This is the first mention we have of the aggressive attitude of the tribes beyond the Jaxartes; but the problem was evidently not a new one to Euthydemus or to Antiochus. The Seleucid monarch came to the conclusion that it was to his interest to preserve the integrity of this great frontier state, which guarded the roads from India and the north. The terms on which peace was concluded must have caused intense chagrin to the Parthian allies of Antiochus.

An alliance, offensive and defensive, was concluded between the royal houses of Bactria and Syria: this, of course, included the recognition of the claim by Euthydemus to the royal title, which was perhaps granted on condition that he should guard the Scythian frontier (for it was chiefly on this ground that the claim had been put forward); the alliance, moreover, was to be sealed by the betrothal of the young daughter of Antiochus to Demetrius, the gallant prince who had caught the attention of the Seleucid whilst conducting negotiations on behalf of his father in the Syrian camp. Euthydemus may have urged on Antiochus the propriety of recovering that old appanage of Bactria, the satrapy of Paropamisus. The strategic value of the kingdom of Kabul was beyond question; it had been recognized by Alexander, who had placed it in the hands of Oxyartes, who, as we have already seen, probably continued to administer it till, by the weakness or negligence of Seleucus Nicator, it passed back to the hands of Chandragupta Maurya. It was probably in this domain that Antiochus found the Indian princeling Sophagasenas or Subhagasena reigning; who the latter was is quite uncertain. It was conjectured at one time that the name Subhagasena is a title of Jalauka, a son of the great Asoka, who had died in 231 B.C.; but Jalauka himself is a misty personality, of whom we know little besides the vague, though voluminous, stories of Kashmir tradition. Euthydemus, on behalf of whom the expedition was mainly undertaken, was under the obligation by the terms of the treaty to provide the means for its accomplishment. For a third time (the last for many centuries) the tramp of armies from the far west was heard down the long winding defiles of the historic Khyber.

= Stated problem 1 =
Pick out every line of the listing below that contains the word "leggings" and copy each one.

= Given data =
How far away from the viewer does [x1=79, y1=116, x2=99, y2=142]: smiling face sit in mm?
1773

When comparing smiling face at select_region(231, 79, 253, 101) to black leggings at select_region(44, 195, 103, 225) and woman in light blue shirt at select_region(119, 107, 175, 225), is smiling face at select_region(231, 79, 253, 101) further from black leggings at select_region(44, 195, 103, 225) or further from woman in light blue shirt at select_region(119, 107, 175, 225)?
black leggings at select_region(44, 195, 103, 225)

* * *

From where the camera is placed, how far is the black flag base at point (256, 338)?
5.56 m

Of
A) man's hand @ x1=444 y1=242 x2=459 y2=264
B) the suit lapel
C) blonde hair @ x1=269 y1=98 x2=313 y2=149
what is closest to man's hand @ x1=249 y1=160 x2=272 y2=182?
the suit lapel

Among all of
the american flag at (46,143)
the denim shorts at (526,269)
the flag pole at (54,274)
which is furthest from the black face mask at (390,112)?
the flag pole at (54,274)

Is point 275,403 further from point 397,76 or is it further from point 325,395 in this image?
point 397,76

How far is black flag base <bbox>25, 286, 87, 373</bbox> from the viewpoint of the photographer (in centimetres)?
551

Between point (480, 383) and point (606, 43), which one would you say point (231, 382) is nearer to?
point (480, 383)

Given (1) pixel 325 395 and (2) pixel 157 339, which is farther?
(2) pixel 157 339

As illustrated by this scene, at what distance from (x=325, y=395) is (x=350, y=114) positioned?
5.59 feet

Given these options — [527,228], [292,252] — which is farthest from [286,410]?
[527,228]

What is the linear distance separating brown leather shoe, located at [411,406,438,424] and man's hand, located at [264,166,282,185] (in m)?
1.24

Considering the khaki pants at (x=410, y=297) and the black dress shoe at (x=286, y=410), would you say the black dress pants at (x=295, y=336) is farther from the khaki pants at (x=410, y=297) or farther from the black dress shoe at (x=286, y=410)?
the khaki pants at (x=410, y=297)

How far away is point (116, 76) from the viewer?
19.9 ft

--

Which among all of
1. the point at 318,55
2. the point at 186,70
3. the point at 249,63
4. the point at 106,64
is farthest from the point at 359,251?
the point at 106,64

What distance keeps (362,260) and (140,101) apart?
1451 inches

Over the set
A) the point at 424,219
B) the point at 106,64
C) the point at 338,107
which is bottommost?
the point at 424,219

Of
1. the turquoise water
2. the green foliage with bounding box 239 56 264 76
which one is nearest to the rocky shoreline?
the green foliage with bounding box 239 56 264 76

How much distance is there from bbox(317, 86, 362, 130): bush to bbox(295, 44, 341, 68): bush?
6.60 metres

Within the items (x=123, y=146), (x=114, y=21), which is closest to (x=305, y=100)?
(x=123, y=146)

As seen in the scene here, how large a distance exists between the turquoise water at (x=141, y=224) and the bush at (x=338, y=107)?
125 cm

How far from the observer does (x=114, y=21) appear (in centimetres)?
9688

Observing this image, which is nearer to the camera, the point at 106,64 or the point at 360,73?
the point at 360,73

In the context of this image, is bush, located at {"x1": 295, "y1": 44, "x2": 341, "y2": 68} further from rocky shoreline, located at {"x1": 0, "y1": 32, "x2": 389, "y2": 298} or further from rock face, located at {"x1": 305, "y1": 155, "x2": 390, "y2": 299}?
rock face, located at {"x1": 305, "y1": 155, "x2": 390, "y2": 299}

= Stated problem 2 =
Answer these questions on the passage about Euthydemus and Antiochus above.
(a) Which roads did the great frontier state guard?
(b) To whom was the young daughter of Antiochus betrothed?
(c) Down which pass was the tramp of armies from the far west heard?

= Full answer 1 =
When comparing smiling face at select_region(231, 79, 253, 101) to black leggings at select_region(44, 195, 103, 225) and woman in light blue shirt at select_region(119, 107, 175, 225), is smiling face at select_region(231, 79, 253, 101) further from black leggings at select_region(44, 195, 103, 225) or further from woman in light blue shirt at select_region(119, 107, 175, 225)?
black leggings at select_region(44, 195, 103, 225)

= Full answer 2 =
(a) The roads from India and the north.
(b) Demetrius, the son of Euthydemus.
(c) The Khyber.